My other journalistic inspiration was Walter Kerr, the late, great lead drama critic of The New York Times. Kerr understood that caustic wit was crucial in maintaining his own audience, but not paramount. What is paramount is being an honest broker of your own judgments, and never succumbing to the temptation of skewing negative for the sake of a cheap punchline. If you wish to see what happens when this principle is ignored, spend five minutes reading the ad blogs or Gawker. They are intermittently amusing, deliberately mean and ethically bankrupt.

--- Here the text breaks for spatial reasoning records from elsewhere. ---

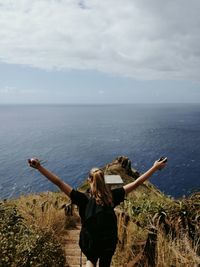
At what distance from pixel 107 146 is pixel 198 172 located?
3647 centimetres

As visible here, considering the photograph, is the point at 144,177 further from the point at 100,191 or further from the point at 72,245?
the point at 72,245

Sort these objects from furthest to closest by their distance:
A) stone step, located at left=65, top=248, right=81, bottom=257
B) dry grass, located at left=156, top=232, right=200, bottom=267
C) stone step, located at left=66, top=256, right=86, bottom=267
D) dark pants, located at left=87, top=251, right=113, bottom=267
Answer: stone step, located at left=65, top=248, right=81, bottom=257 < stone step, located at left=66, top=256, right=86, bottom=267 < dry grass, located at left=156, top=232, right=200, bottom=267 < dark pants, located at left=87, top=251, right=113, bottom=267

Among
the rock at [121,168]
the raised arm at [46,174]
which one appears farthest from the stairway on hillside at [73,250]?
the rock at [121,168]

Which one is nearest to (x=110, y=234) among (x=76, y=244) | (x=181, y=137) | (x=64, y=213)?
(x=76, y=244)

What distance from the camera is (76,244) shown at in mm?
7543

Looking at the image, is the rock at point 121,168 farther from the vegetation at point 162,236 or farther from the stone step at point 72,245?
the vegetation at point 162,236

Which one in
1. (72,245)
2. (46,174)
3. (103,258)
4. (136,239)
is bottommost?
(72,245)

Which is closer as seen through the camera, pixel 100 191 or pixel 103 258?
pixel 100 191

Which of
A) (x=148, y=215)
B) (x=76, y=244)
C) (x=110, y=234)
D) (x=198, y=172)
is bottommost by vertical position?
(x=198, y=172)

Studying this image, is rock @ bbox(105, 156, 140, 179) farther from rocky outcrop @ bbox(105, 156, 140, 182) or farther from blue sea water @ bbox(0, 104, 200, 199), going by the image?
blue sea water @ bbox(0, 104, 200, 199)

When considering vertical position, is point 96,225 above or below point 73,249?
above

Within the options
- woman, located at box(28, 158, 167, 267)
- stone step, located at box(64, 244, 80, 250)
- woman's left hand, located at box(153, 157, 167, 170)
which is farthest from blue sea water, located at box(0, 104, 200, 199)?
woman, located at box(28, 158, 167, 267)

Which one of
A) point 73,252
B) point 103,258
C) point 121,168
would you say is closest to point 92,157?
point 121,168

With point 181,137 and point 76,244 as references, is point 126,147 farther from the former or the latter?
point 76,244
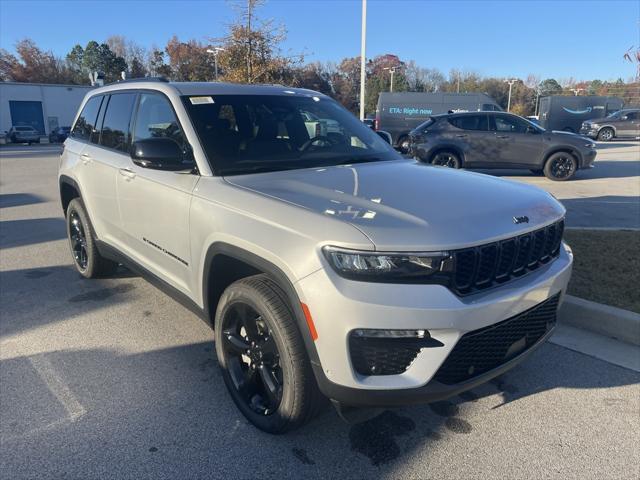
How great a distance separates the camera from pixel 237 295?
2.63 metres

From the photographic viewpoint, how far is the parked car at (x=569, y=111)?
33.1 meters

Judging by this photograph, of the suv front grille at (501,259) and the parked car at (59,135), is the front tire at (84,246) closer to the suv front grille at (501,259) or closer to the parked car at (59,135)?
the suv front grille at (501,259)

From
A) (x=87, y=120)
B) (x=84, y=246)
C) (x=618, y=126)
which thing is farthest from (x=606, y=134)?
(x=84, y=246)

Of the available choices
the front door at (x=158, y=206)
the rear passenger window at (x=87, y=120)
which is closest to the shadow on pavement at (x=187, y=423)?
the front door at (x=158, y=206)

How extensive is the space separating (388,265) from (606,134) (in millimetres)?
32899

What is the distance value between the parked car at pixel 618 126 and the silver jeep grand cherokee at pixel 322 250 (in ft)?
101

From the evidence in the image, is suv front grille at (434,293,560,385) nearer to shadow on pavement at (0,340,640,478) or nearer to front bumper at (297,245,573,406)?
front bumper at (297,245,573,406)

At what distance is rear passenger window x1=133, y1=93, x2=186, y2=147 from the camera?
3.38 meters

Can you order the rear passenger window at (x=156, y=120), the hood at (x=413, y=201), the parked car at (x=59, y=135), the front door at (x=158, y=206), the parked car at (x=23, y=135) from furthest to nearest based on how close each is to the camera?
the parked car at (x=59, y=135)
the parked car at (x=23, y=135)
the rear passenger window at (x=156, y=120)
the front door at (x=158, y=206)
the hood at (x=413, y=201)

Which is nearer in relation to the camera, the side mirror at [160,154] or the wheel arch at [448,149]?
the side mirror at [160,154]

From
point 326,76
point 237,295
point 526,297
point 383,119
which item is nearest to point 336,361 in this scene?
point 237,295

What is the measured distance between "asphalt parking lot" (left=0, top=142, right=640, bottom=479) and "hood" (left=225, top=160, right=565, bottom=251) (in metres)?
1.17

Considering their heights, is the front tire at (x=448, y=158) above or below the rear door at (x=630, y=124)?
below

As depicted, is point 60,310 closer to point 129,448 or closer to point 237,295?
point 129,448
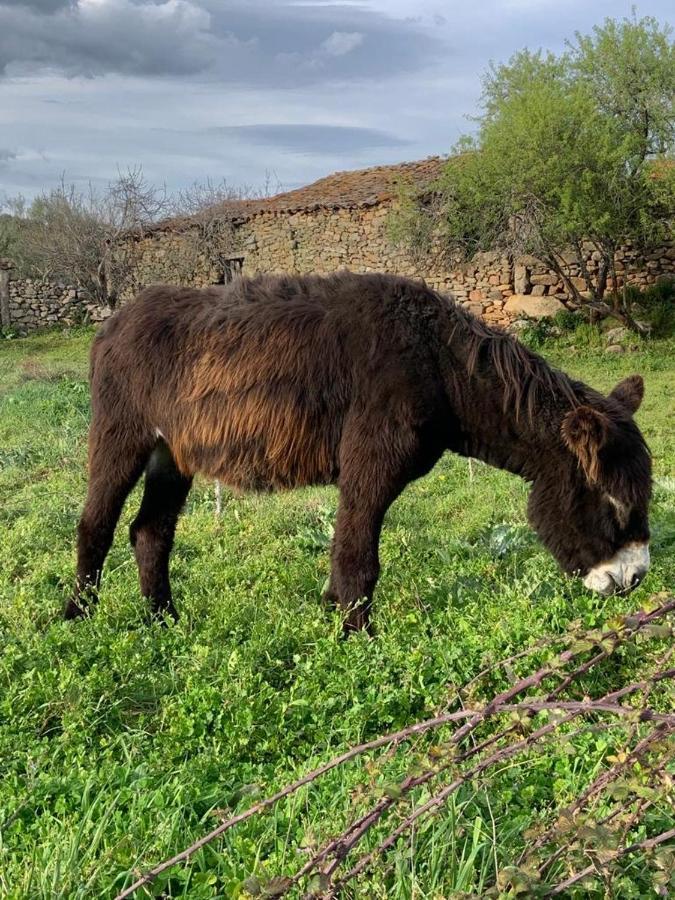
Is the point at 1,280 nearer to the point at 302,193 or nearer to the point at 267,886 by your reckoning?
the point at 302,193

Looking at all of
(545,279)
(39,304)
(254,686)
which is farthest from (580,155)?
(39,304)

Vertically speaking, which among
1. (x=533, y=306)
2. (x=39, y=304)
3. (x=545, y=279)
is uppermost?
(x=545, y=279)

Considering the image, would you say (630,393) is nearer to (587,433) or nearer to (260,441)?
(587,433)

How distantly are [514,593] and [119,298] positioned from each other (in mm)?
25505

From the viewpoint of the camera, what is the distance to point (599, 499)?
4.38 meters

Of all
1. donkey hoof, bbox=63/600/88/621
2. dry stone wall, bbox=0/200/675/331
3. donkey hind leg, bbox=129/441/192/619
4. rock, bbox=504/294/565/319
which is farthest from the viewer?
dry stone wall, bbox=0/200/675/331

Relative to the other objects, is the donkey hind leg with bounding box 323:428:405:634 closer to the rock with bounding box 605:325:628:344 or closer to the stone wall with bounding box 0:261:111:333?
the rock with bounding box 605:325:628:344

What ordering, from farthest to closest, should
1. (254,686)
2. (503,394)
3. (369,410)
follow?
1. (503,394)
2. (369,410)
3. (254,686)

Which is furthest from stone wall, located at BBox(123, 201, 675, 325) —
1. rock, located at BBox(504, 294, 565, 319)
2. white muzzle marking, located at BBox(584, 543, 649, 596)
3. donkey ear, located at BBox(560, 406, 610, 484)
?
donkey ear, located at BBox(560, 406, 610, 484)

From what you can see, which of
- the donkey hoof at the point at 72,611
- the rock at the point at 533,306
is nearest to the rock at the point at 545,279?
the rock at the point at 533,306

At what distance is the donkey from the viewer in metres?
4.30

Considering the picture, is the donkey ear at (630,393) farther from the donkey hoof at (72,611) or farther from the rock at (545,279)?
the rock at (545,279)

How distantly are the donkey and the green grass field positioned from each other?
42 cm

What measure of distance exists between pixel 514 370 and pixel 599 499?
0.88 m
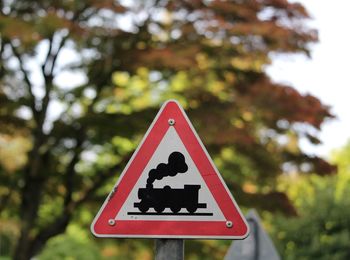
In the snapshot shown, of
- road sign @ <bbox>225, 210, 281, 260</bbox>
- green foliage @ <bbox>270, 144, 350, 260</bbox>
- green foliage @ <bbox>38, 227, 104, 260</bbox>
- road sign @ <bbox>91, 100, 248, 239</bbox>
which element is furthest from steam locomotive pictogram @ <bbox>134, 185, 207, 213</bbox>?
green foliage @ <bbox>38, 227, 104, 260</bbox>

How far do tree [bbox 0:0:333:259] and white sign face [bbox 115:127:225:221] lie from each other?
9192mm

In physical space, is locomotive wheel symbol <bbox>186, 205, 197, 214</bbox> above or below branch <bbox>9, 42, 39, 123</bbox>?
below

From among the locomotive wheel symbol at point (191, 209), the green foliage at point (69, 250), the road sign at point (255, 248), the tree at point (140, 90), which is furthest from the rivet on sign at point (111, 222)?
the green foliage at point (69, 250)

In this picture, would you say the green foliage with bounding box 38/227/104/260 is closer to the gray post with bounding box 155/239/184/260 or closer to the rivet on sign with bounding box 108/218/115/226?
the rivet on sign with bounding box 108/218/115/226

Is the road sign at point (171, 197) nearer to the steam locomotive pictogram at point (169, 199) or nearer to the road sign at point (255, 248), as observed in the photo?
the steam locomotive pictogram at point (169, 199)

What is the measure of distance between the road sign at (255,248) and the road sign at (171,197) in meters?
2.98

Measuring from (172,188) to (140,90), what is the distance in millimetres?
12091

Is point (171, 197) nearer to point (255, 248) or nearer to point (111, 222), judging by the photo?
point (111, 222)

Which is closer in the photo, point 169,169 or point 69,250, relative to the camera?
point 169,169

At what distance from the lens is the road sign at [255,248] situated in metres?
6.12

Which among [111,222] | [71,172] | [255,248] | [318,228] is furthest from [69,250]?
[111,222]

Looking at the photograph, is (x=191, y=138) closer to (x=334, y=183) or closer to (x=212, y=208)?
(x=212, y=208)

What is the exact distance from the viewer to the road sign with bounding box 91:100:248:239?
313 cm

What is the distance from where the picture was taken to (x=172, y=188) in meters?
3.16
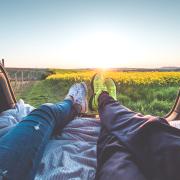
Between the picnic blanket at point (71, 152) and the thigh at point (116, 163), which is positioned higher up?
the thigh at point (116, 163)

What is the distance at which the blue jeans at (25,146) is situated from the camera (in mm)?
575

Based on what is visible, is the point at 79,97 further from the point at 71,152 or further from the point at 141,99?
the point at 141,99

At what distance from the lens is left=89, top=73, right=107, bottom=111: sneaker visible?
1.82 metres

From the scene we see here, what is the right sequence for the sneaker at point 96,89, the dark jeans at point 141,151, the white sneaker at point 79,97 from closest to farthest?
1. the dark jeans at point 141,151
2. the white sneaker at point 79,97
3. the sneaker at point 96,89

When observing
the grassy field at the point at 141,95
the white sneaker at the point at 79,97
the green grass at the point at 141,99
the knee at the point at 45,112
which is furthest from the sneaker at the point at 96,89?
the grassy field at the point at 141,95

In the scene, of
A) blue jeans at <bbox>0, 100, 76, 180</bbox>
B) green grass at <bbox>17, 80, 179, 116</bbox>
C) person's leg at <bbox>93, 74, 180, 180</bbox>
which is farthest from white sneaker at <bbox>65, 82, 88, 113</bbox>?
green grass at <bbox>17, 80, 179, 116</bbox>

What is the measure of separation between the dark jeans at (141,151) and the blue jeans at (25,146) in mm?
159

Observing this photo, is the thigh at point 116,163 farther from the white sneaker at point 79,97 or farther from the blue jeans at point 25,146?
the white sneaker at point 79,97

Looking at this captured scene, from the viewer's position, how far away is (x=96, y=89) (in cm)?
200

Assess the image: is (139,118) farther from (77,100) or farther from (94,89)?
(94,89)

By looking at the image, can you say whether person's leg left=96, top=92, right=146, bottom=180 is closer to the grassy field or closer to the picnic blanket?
the picnic blanket

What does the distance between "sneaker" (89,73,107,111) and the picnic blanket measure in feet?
2.09

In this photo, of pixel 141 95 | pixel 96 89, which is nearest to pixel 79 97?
pixel 96 89

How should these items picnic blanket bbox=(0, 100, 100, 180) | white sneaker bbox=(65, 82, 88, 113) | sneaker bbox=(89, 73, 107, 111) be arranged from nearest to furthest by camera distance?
picnic blanket bbox=(0, 100, 100, 180), white sneaker bbox=(65, 82, 88, 113), sneaker bbox=(89, 73, 107, 111)
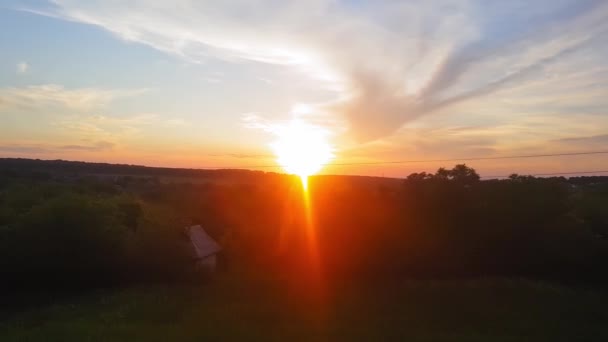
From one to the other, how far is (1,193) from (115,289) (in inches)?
359

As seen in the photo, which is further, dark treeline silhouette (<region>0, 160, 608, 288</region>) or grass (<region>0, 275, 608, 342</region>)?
dark treeline silhouette (<region>0, 160, 608, 288</region>)

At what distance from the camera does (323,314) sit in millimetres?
21516

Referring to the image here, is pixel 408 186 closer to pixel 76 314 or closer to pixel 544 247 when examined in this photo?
pixel 544 247

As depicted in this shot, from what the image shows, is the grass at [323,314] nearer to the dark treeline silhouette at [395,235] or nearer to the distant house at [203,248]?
the distant house at [203,248]

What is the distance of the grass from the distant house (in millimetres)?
1615

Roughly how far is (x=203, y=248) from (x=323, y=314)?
10.4 meters

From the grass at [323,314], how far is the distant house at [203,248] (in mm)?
1615

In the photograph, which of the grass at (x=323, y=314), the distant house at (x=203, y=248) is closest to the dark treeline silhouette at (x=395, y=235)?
the distant house at (x=203, y=248)

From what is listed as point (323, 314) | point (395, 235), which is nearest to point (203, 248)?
point (395, 235)

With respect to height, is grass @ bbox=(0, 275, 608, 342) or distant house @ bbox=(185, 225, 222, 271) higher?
distant house @ bbox=(185, 225, 222, 271)

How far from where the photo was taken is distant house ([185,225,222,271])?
29.0 m

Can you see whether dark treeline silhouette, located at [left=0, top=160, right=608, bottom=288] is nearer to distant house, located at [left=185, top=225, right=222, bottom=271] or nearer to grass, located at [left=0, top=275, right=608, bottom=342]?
distant house, located at [left=185, top=225, right=222, bottom=271]

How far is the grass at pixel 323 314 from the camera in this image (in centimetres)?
1819

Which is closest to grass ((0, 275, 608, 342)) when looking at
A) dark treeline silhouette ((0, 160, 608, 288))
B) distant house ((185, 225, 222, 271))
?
distant house ((185, 225, 222, 271))
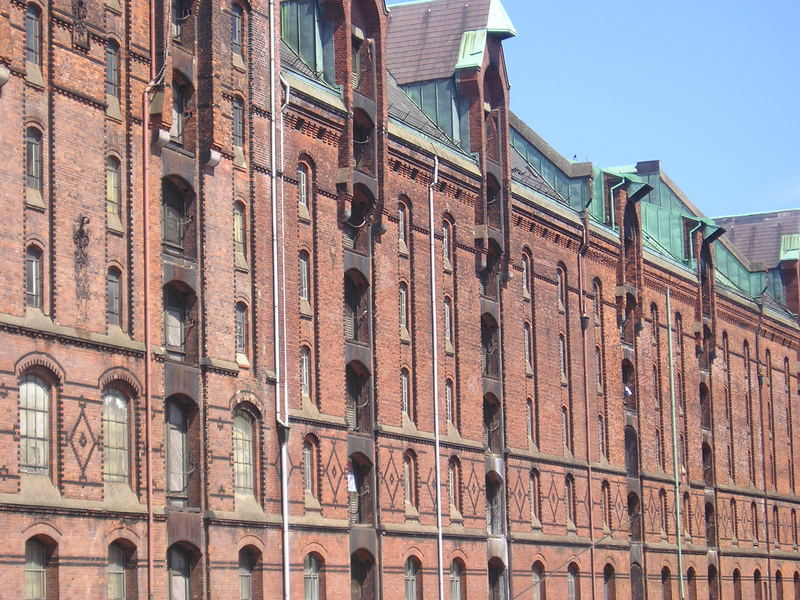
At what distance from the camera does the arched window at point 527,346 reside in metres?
58.2

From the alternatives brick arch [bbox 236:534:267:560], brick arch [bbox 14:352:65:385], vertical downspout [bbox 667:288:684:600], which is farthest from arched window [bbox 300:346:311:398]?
vertical downspout [bbox 667:288:684:600]

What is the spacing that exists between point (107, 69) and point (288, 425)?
400 inches

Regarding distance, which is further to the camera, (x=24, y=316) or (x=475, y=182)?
(x=475, y=182)

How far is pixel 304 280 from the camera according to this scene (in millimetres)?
45969

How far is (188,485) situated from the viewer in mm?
40312

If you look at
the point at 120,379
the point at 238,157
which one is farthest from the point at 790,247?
the point at 120,379

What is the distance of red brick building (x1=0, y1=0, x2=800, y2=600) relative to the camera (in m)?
36.4

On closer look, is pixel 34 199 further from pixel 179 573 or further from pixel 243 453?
pixel 243 453

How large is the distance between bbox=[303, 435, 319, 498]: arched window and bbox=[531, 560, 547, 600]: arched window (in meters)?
14.1

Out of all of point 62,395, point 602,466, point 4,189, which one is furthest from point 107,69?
point 602,466

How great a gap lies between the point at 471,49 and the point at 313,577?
788 inches

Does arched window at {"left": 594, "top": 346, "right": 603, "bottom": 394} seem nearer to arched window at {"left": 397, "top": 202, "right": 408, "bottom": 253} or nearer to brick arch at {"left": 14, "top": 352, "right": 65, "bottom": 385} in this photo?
arched window at {"left": 397, "top": 202, "right": 408, "bottom": 253}

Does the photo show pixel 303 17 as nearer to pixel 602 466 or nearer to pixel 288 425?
pixel 288 425

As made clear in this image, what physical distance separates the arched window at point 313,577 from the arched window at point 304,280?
6353 mm
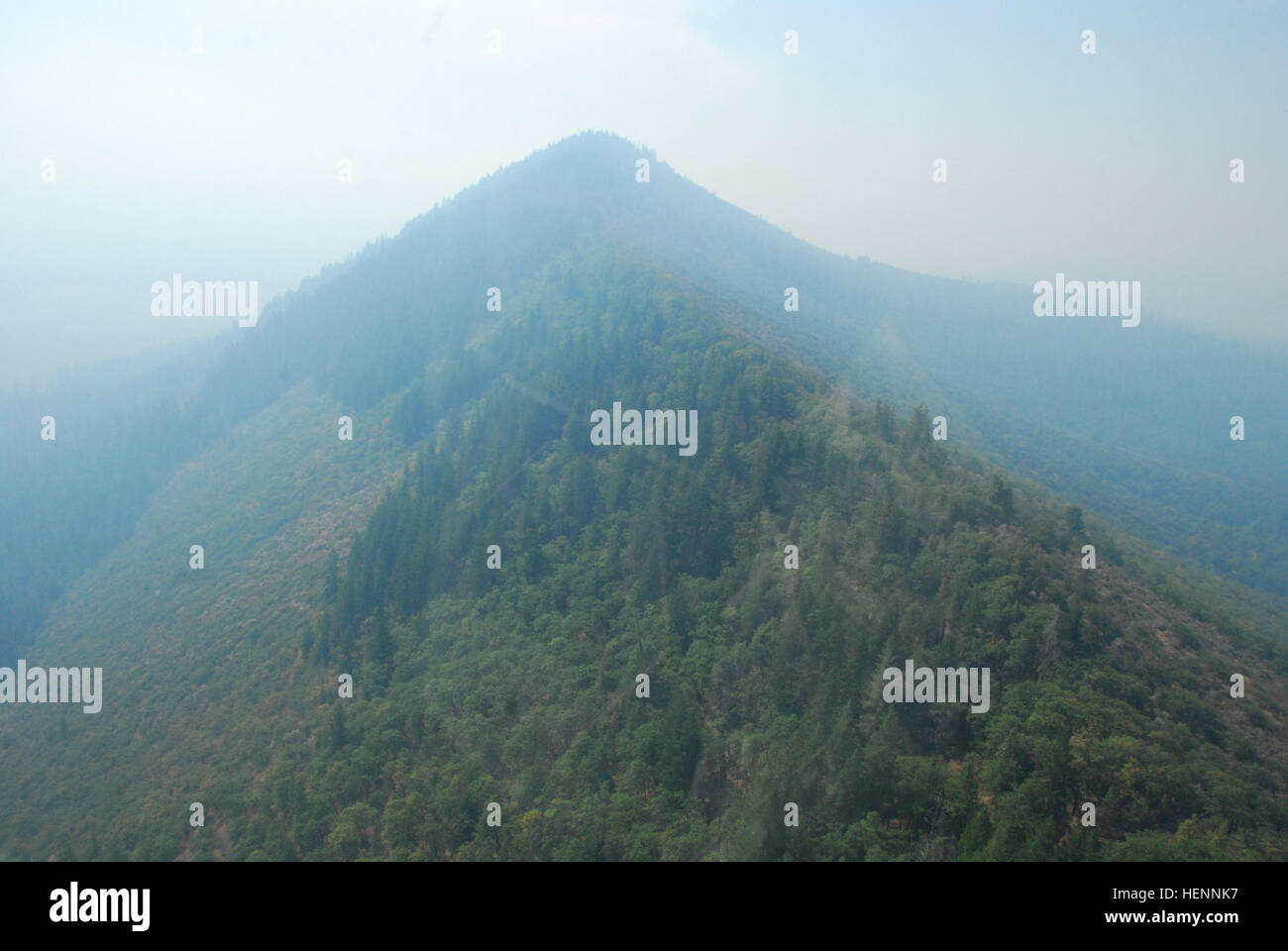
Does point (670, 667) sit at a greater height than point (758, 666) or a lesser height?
lesser

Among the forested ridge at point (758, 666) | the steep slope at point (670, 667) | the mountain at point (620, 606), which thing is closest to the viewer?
the forested ridge at point (758, 666)

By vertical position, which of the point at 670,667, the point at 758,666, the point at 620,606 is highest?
the point at 620,606

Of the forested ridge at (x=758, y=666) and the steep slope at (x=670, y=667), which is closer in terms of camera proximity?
the forested ridge at (x=758, y=666)

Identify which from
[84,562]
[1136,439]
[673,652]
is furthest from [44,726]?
[1136,439]

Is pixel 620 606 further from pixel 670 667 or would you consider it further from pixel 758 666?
pixel 758 666

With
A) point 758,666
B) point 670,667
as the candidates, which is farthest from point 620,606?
point 758,666

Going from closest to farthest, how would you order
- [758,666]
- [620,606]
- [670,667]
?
1. [758,666]
2. [670,667]
3. [620,606]

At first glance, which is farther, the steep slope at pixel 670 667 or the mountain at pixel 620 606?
the mountain at pixel 620 606

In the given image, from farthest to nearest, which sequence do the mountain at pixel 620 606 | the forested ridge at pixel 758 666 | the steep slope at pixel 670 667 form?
the mountain at pixel 620 606 < the steep slope at pixel 670 667 < the forested ridge at pixel 758 666
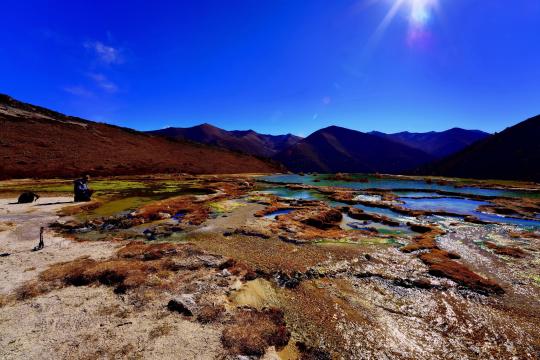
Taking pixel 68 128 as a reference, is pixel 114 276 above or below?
below

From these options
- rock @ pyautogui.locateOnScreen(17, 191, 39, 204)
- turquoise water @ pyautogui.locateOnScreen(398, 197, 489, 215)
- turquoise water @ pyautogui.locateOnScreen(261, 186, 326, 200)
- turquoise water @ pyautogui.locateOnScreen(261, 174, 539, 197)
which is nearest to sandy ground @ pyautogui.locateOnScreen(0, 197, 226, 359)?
rock @ pyautogui.locateOnScreen(17, 191, 39, 204)

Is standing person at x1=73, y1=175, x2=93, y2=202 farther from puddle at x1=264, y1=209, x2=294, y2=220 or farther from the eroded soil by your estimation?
puddle at x1=264, y1=209, x2=294, y2=220

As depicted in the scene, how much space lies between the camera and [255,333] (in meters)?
8.75

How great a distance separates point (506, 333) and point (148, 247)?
57.3 ft

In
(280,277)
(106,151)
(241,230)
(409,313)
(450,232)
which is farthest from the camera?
(106,151)

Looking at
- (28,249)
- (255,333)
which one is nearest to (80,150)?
(28,249)

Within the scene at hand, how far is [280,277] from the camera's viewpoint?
1343cm

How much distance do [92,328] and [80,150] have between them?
10066cm

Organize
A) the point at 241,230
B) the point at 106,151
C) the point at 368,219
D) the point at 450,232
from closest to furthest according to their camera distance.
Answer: the point at 241,230 < the point at 450,232 < the point at 368,219 < the point at 106,151

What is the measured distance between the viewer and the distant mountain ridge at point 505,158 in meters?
112

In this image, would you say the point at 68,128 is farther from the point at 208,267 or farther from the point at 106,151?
the point at 208,267

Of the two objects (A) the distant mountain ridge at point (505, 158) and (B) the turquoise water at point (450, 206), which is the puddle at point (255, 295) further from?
(A) the distant mountain ridge at point (505, 158)

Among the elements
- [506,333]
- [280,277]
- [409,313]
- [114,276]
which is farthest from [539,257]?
[114,276]

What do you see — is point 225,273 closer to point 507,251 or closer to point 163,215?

Intellectual honesty also means never pandering to the tastes or expectations of the audience. At Cannes, especially, where there is so much appreciation for gratuitous novelty, shattered taboos and post-modern irony (i.e., the standards that so often put agencies so structurally at odds with the interests of their clients), it's easy amid the chummy and boozy atmosphere for an on-location critic to go native. But if a Gold Lion winner is really a golden calf, someone has to speak up. This can make for quite the buzz-kill on the Carlton terrace.
DOVE: The 'Evolution' campaign got high marks.
Not that I claim to be especially sensitive to the feelings of the creative community (although, by policy, in a negative review I don't name individual names). It's just that a weekly pan parade would quickly have been dismissed as juvenile and irrelevant -- just as a hit parade would have been dismissed as Pollyanna and irrelevant.